2. Não é consentido ao juiz, salvo casos excepcionais (de incidentes ou factos supervenientes à sentença), relegar tal decisão quanto à litigância de má-fé para momento posterior à sentença, por a tanto se oporem os limites do seu poder jurisdicional, que cessa com a prolação da mesma.

3. Apenas quanto à indemnização a arbitrar a favor da parte contrária (e se esta se mostrar pedida) é consentido ao juiz relegar a sua quantificação para momento posterior à sentença e se os autos não contiverem elementos que o habilitem a fazer, desde logo, na sentença, essa quantificação.

4. Todavia, essa quantificação só é viável se, previamente e na sentença, o juiz tiver proferido decisão no sentido de declarar e condenar a parte como litigante de má-fé, ali fixando a multa processual devida em quantia certa.

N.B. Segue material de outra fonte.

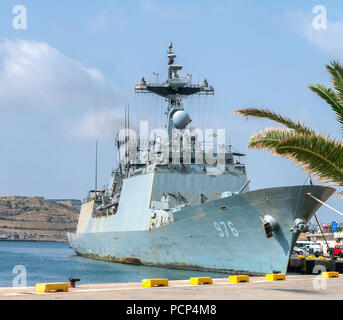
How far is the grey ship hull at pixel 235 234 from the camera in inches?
704

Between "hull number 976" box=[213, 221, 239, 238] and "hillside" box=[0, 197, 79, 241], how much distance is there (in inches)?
5306

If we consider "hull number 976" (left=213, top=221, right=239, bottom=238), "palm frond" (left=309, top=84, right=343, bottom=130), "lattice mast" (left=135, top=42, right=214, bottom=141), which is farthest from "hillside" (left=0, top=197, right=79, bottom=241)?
"palm frond" (left=309, top=84, right=343, bottom=130)

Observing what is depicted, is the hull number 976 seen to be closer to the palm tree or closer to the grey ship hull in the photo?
the grey ship hull

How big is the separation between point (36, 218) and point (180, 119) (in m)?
138

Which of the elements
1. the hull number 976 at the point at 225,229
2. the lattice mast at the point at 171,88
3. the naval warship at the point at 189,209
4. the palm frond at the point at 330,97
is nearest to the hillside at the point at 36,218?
the naval warship at the point at 189,209

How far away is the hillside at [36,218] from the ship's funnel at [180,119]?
12736 cm

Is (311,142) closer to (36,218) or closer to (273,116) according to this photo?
(273,116)

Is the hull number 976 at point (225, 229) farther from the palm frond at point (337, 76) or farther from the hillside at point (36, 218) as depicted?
the hillside at point (36, 218)

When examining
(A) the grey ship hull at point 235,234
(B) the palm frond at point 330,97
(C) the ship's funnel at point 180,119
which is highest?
(C) the ship's funnel at point 180,119

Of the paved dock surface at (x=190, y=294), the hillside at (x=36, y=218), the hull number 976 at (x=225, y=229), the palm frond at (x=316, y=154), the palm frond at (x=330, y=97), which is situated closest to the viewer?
the paved dock surface at (x=190, y=294)

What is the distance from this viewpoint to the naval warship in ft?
59.7
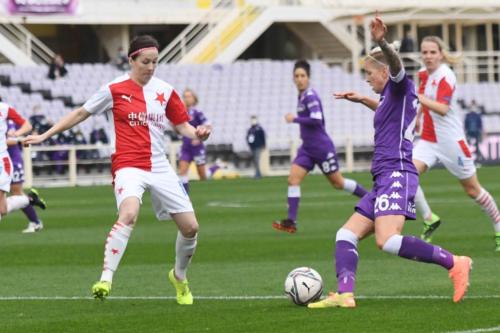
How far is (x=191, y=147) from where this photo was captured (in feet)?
91.7

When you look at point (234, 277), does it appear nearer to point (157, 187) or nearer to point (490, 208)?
point (157, 187)

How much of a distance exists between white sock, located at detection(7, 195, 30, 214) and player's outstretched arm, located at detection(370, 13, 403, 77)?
995 cm

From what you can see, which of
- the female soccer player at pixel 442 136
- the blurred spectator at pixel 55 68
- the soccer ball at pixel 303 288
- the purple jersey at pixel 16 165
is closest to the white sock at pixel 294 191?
the female soccer player at pixel 442 136

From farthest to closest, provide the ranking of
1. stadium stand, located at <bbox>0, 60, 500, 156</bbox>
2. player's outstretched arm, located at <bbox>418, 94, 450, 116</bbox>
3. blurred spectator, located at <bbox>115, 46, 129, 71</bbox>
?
blurred spectator, located at <bbox>115, 46, 129, 71</bbox> < stadium stand, located at <bbox>0, 60, 500, 156</bbox> < player's outstretched arm, located at <bbox>418, 94, 450, 116</bbox>

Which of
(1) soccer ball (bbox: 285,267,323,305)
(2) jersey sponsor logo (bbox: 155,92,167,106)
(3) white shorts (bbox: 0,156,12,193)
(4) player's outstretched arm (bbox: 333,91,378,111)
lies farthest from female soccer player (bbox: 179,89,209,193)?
(1) soccer ball (bbox: 285,267,323,305)

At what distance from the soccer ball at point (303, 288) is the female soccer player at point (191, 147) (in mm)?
14630

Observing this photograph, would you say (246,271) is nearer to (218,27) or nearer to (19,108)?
(19,108)

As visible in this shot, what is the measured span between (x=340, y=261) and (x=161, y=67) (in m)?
39.8

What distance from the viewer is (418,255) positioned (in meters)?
11.1

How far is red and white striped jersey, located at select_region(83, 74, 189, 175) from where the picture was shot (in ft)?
39.7

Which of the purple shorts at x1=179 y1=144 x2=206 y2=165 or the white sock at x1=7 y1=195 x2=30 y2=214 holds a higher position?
the purple shorts at x1=179 y1=144 x2=206 y2=165

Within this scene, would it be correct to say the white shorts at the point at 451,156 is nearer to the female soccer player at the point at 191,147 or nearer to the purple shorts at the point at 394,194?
the purple shorts at the point at 394,194

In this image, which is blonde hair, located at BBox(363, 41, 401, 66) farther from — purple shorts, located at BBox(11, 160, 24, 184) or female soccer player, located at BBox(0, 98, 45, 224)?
purple shorts, located at BBox(11, 160, 24, 184)

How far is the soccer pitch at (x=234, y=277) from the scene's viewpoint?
10.5m
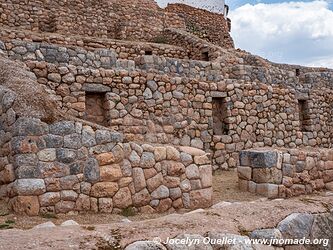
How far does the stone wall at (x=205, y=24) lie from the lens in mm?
19984

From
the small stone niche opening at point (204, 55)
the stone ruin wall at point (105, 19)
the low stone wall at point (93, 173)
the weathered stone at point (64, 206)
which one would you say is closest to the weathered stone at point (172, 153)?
the low stone wall at point (93, 173)

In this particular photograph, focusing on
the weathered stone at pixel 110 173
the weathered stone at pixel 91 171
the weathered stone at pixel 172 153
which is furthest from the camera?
the weathered stone at pixel 172 153

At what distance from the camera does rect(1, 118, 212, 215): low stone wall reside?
215 inches

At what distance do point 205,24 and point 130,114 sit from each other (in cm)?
1275

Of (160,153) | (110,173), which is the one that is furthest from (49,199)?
(160,153)

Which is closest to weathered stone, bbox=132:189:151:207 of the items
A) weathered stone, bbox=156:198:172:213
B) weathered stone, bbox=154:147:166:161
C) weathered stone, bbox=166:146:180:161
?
weathered stone, bbox=156:198:172:213

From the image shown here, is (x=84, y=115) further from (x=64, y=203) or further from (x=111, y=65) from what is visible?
(x=64, y=203)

5. Se tal não tiver sucedido, o poder jurisdicional do tribunal quanto a essa matéria mostra-se esgotado, não sendo lícito reabrir a instância para tal fim.

6. O despacho proferido, após o esgotamento do poder jurisdicional do juiz do processo, à luz do disposto no art. 615º, n.º 1 al. d)- do CPC. e de acordo com a sua interpretação extensiva, é nulo por excesso de pronúncia.
Decisão Texto Integral: Recorrente: B..

Recorrido: C..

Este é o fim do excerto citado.